Extend the GI Bill for business owners
Championed by The American Legion and signed into law in 1944, the original GI Bill offered more than just education, giving returning veterans low-cost mortgages, a year of unemployment pay and other benefits. And the Legion was among those supporting the Post-9/11 GI Bill, which modernized the educational benefits available to veterans.
Now, 70 years later, we want to strengthen the GI Bill again – this time to help veterans who want to start businesses.
Every year, millions of dollars in GI Bill benefits go unused. Some servicemembers have no desire to continue their educations. Others already have degrees or lack dependents to whom they could transfer their benefits. It’s time to give these eligible veterans another option: hang a shingle for themselves.
Last fall, the Legion’s National Executive Committee passed Resolution 26, which calls for legislation to modify the Post-9/11 GI Bill to allow veterans to convert educational benefits into funds for starting businesses or purchasing or expanding a current business.

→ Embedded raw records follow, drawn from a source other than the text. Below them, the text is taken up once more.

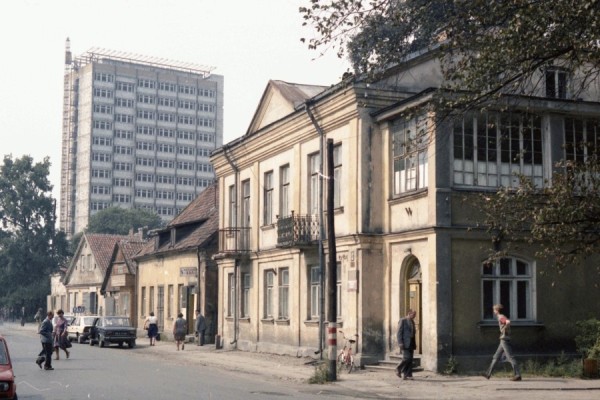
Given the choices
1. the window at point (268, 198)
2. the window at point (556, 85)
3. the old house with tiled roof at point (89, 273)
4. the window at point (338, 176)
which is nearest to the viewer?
the window at point (556, 85)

Nothing could be more in line with the original law, which included low-interest loans for starting businesses. But expanding the GI Bill in this way also makes good economic sense. According to the Small Business Administration (SBA), 2.45 million veterans started businesses in 2007, making up 9 percent of all U.S. businesses and contributing $1.2 trillion in total receipts. The same report found that about 22 percent of veterans were either purchasing or starting businesses, or considering doing so. Skills developed in the military were a factor, as one-third said they’d learned business management while in uniform.
Unfortunately, many veteran-owned businesses don’t make it even a year. Most of the time failure isn’t due to mismanagement, but to lack of access to cash capital to climb out of the start-up phase. Currently, veteran business owners are forced to rely on personal or family savings at an alarmingly high rate – about 62 percent, according to the SBA.
What better way to give veterans a hand than by granting them access to educational benefits that would otherwise go unclaimed? Giving them the means to start small businesses will boost the nation’s economy and put our warriors back to work. Employers know what they’re getting when they hire a fellow veteran. It’s a win-win.
From its genesis, the GI Bill was intended to give returning servicemembers the training or education they needed to become gainfully employed in civilian life. Shouldn’t it also help them gainfully employ themselves? That was certainly the case with the original GI Bill, when VA guaranteed 215,000 or so small-business loans from 1944 to 1954.
Some of the most successful business owners chose entrepreneurship over formal education. The men and women who serve our country deserve the same opportunity. They’ve learned elite management and logistics skills during their time in the military; let’s help them put these skills to use in the business world when they come home.
Nearly six years ago, the Legion was instrumental in persuading Washington to bring GI Bill benefits in line with the cost of today’s education. We can do this.